Texto fornecido:

1. Não é questionada a aplicabilidade do Regulamento (CE) n.º 44/2001 do Conselho – que substitui entre os Estados Membros da EU (com excepção da Dinamarca) a Convenção de Bruxelas de 1968, cfr. art.º 68º, n.º 1, do mesmo – no caso em apreço, pelo que respeita à matéria da confirmação e execução da decisão do Tribunal de Comércio de Paris.

Importará contudo recordar que o Regulamento “É obrigatório em todos os seus elementos e directamente aplicável em todos os Estados-Membros”, como resulta do art.º 249º do Tratado C.E.
E, assim, em conformidade com o primado do direito da União, consagrado no art.º 6º do novo Tratado de Roma[1] – como também no art.º 1º-6 do Tratado para uma Constituição Europeia, in “16.12.2004 PT Jornal Oficial da União Europeia C 310/1” – nos termos definidos no art.º 8° da Constituição da República Portuguesa.
Sendo aliás que a aplicabilidade na ordem interna, das “disposições dos tratados que regem a União Europeia e (d)as normas emanadas das suas instituições” se mostra agora expressamente consagrada no n.º 4 do referido art.º 8º da Constituição da República Portuguesa, acrescentado pela Lei Constitucional n.º 1/2004.
Ora, nos termos do art.º 76º do citado Regulamento – que substitui entre os Estados-Membros, a Convenção de Bruxelas, vd. art.º 68º, n.º 1 – aquele entrou em vigor em 1 de Março de 2002.
Sendo que de acordo com o disposto no art.º 66º, n.º 1, do mesmo Diploma, “As disposições do presente regulamento só são aplicáveis às acções judiciais in tentadas e aos actos autênticos exarados posteriormente à entrada em vigor do presente regulamento.”.

Informação fornecida:
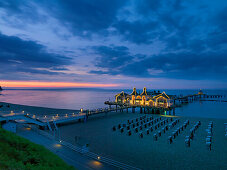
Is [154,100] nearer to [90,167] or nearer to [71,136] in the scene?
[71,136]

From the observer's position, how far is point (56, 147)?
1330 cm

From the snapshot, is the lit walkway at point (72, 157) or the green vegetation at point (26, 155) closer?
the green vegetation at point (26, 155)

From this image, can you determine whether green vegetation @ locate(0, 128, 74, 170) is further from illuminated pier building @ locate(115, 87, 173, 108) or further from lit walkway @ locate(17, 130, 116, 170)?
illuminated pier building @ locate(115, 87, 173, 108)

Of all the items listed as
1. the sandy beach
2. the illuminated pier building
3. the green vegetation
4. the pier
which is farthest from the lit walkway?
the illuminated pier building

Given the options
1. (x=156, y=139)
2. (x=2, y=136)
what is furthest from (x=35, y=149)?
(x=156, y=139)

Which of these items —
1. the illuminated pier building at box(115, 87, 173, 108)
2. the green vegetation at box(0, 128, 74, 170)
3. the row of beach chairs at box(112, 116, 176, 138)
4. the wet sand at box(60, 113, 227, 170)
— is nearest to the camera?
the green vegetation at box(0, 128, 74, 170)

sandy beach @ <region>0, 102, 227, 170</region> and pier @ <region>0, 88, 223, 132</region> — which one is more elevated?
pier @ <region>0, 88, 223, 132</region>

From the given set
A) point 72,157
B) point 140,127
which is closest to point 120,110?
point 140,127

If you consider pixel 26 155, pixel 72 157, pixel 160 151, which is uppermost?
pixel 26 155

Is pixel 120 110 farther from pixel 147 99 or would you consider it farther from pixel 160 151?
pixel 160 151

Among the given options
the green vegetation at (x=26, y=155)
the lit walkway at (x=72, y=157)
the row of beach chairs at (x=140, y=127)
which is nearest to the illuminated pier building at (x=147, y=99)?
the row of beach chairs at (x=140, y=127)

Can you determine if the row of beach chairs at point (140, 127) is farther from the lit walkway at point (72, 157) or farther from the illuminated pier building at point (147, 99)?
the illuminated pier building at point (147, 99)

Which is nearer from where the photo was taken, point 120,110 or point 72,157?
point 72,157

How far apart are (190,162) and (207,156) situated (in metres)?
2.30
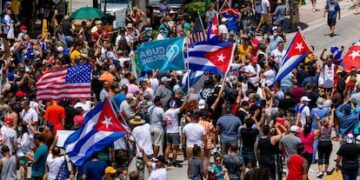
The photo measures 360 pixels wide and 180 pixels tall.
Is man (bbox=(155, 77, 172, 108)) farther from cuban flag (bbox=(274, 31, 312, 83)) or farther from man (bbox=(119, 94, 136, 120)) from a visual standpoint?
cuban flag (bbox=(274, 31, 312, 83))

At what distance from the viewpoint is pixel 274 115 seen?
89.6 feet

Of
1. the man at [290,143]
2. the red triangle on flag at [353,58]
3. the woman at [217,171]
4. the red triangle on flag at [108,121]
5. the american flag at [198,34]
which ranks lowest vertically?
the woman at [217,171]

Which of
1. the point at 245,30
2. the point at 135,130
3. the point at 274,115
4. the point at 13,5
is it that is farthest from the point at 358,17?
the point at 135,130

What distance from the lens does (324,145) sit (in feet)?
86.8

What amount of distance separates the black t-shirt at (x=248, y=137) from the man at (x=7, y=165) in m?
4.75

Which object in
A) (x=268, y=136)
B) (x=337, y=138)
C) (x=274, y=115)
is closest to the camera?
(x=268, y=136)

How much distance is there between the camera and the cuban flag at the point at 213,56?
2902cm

Exercício breve: Pode reproduzir sem alterações o trecho do texto sobre o Regulamento (CE) n.º 44/2001 que vai de "E, assim, em" a "Março de 2002."? As entradas não têm qualquer relação com o texto.

Resposta ao exercício:
E, assim, em conformidade com o primado do direito da União, consagrado no art.º 6º do novo Tratado de Roma[1] – como também no art.º 1º-6 do Tratado para uma Constituição Europeia, in “16.12.2004 PT Jornal Oficial da União Europeia C 310/1” – nos termos definidos no art.º 8° da Constituição da República Portuguesa.
Sendo aliás que a aplicabilidade na ordem interna, das “disposições dos tratados que regem a União Europeia e (d)as normas emanadas das suas instituições” se mostra agora expressamente consagrada no n.º 4 do referido art.º 8º da Constituição da República Portuguesa, acrescentado pela Lei Constitucional n.º 1/2004.
Ora, nos termos do art.º 76º do citado Regulamento – que substitui entre os Estados-Membros, a Convenção de Bruxelas, vd. art.º 68º, n.º 1 – aquele entrou em vigor em 1 de Março de 2002.